Participants all had job mentors, adults who kept in close contact and helped them work out transportation troubles, conflicts with supervisors or family struggles that could have kept them from going to work and being successful on the job.
About half the jobs participants also got lessons from counselors in managing social and emotional difficulties, and setting goals. This extra help didn’t affect the rate of violent-crime arrests, which was about the same as the jobs-only group.
In the end, there were 43 percent fewer violent-crime arrests among the jobs group during the follow-up than among the control group.

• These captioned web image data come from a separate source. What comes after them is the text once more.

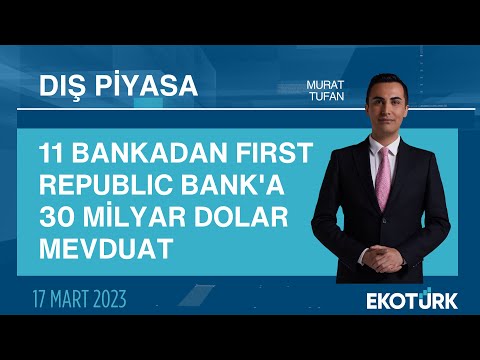 11 bankadan First Republic Bank'a 30 milyar dolar mevduat | Murat Tufan | Dış Piyasa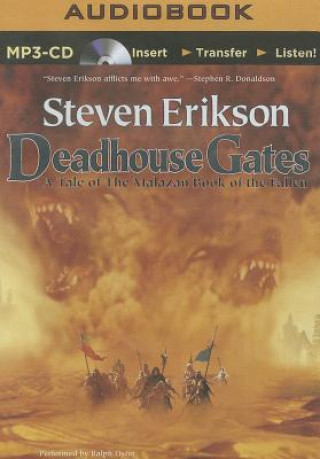 Hanganyagok Deadhouse Gates Steven Erikson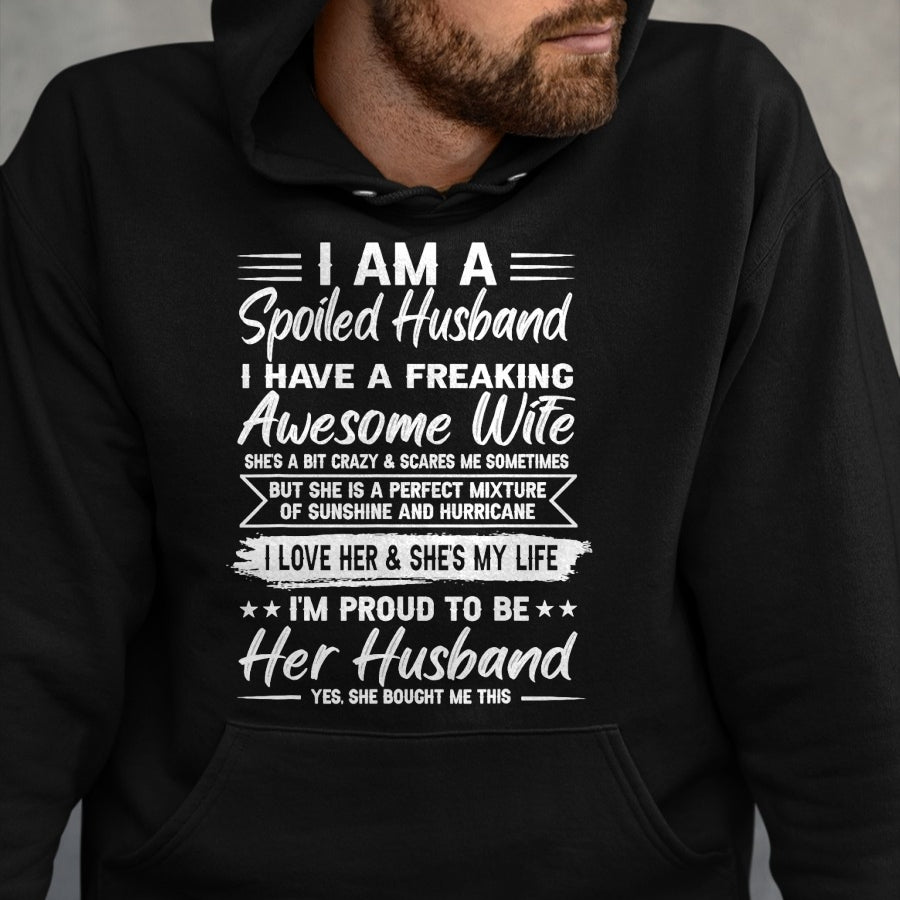 Best Husband Shirt, Wife and Husband Unisex T-Shirt/Hoodie/Sweatshirt HLT00 - I Am A Spoiled Husband I Have A Freaking Awesome Wife T-Shirt (5)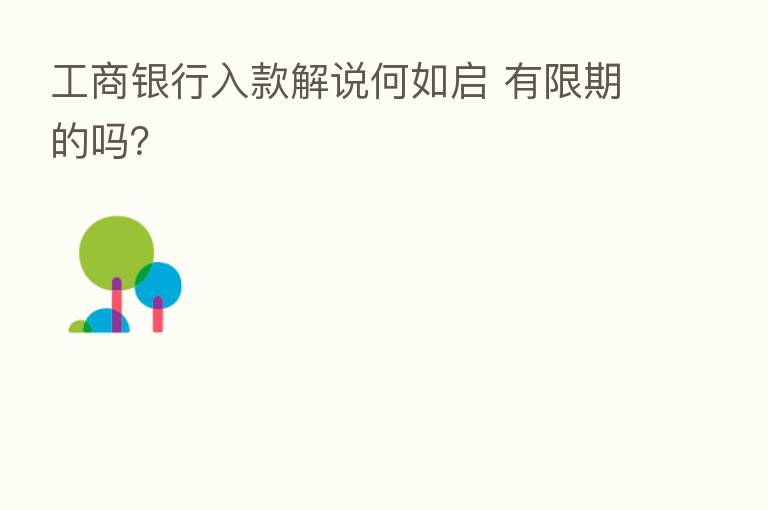 工商银行入款解说何如启 有限期的吗？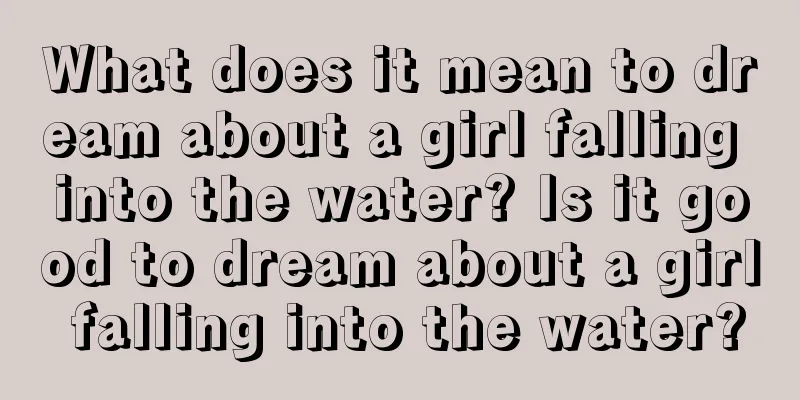 What does it mean to dream about a girl falling into the water? Is it good to dream about a girl falling into the water?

Adjusting for factors involved in the study design, violent-crime arrests among the jobs group totaled 37, or an average of about 5 arrests per 100 participants. By contrast, violent-crime arrests totaled 82 in the control group, or about 9 per 100 kids. The crimes were mostly assaults.
There was no difference between the two groups in arrests for crimes involving property or drugs, although rates were low.
Heller said previous research also found employment has little effect on non-violent crime. Reasons are unclear but violence often results from “interpersonal conflicts,” which Chicago’s program aims to help kids overcome, she said.
Patrick Owens says he had run-ins with the law and wasn’t doing well in school until he got involved in the summer program two years ago. Now 19 and a freshman at Central State University in Ohio, he says job mentors helped set him straight.
They offered motivation, and the program “gave me something to look forward to,” Owens said. “It made you want to work harder to just do something positive for yourself.”
Robert Apel, a Rutgers University expert in the link between employment and crime, said the study results “are certainly encouraging, and worth close scrutiny.”
Previous evidence on summer jobs programs is scant but suggests they don’t have promising results, partly because they tend to offer more menial tasks than in the Chicago program, he said.
But Apel said what made the Chicago jobs program a success might have had little to do with the work, and may have been the mentoring.
Dr. M. Denise Dowd, an ER physician and injury prevention researcher at Children’s Mercy Hospitals in Kansas City, said the mentors likely provided crucial guidance to keep kids on the job and regulate disruptive behavior. Knowing there’s an adult who cares can give at-risk kids resilience to deal with adversity, Dowd said.